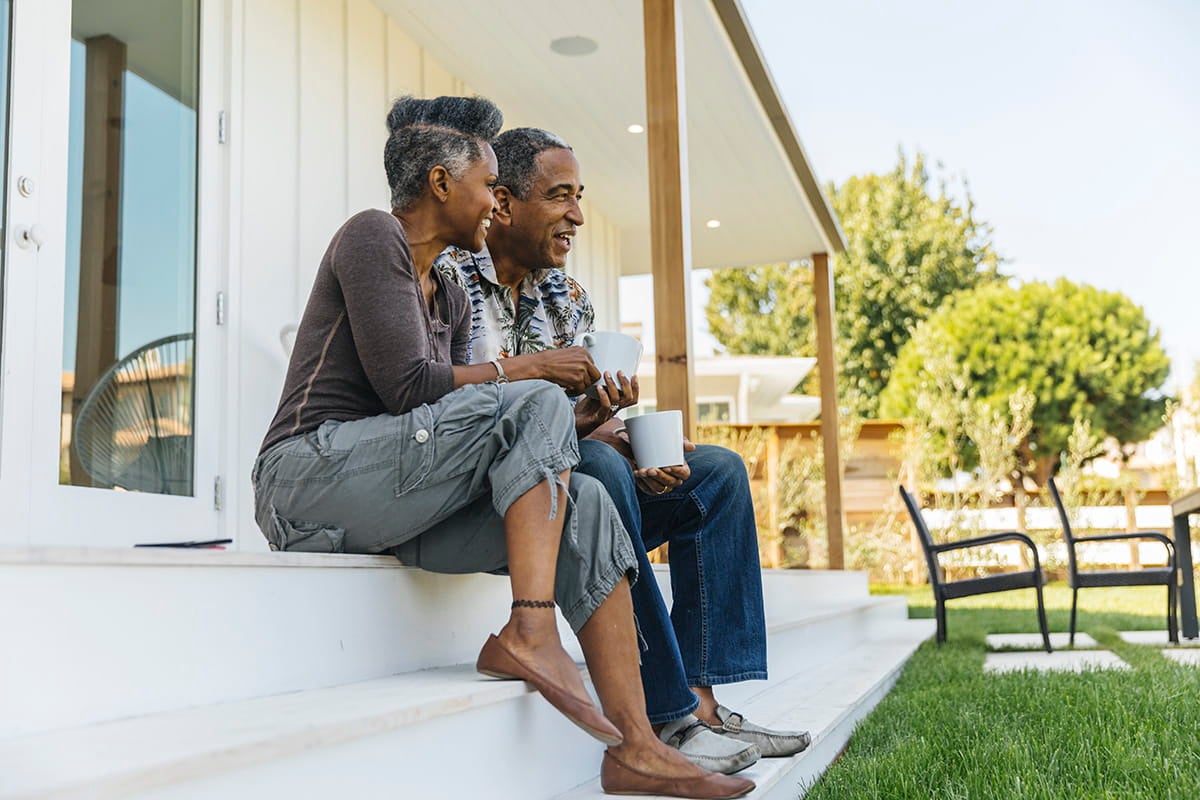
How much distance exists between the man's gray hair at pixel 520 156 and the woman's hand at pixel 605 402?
0.53 metres

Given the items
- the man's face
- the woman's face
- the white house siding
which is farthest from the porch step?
the white house siding

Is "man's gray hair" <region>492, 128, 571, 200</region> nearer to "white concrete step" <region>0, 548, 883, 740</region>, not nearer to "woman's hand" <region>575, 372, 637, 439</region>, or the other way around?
"woman's hand" <region>575, 372, 637, 439</region>

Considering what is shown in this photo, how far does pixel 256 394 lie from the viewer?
11.3ft

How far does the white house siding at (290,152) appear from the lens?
134 inches

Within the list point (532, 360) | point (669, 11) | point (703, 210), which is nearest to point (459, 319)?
point (532, 360)

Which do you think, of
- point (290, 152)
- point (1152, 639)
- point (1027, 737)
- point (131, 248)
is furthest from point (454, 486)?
point (1152, 639)

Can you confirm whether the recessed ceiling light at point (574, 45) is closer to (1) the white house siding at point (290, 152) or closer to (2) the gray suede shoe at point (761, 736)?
(1) the white house siding at point (290, 152)

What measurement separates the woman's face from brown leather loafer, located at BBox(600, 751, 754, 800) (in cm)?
87

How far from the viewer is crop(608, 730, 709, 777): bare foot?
5.38ft

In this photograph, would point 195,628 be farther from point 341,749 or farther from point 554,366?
point 554,366

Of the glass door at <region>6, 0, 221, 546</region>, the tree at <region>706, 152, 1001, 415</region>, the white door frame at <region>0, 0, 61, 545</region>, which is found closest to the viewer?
the white door frame at <region>0, 0, 61, 545</region>

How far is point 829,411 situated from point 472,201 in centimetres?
555

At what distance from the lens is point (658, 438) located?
6.39 ft

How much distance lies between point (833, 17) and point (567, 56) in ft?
------------------------------------
▶ _Tarea pendiente_: ¿Puedes reproducir todo desde la línea que contiene "In this photograph, would" hasta el final de las líneas, cambiando "the lens" por "the camera" y sin tocar nada más?

▶ _Respuesta completa_:
In this photograph, would point 195,628 be farther from point 341,749 or farther from point 554,366?
point 554,366

Of the glass door at <region>6, 0, 221, 546</region>, the tree at <region>706, 152, 1001, 415</region>, the white door frame at <region>0, 0, 61, 545</region>, which is found closest to the viewer?
the white door frame at <region>0, 0, 61, 545</region>

How far is point 829,411 situated from point 472,201 in centimetres?
555

At what distance from the camera is point (658, 438) located?
6.39 ft

How much distance lies between point (833, 17) and point (567, 56) in ft?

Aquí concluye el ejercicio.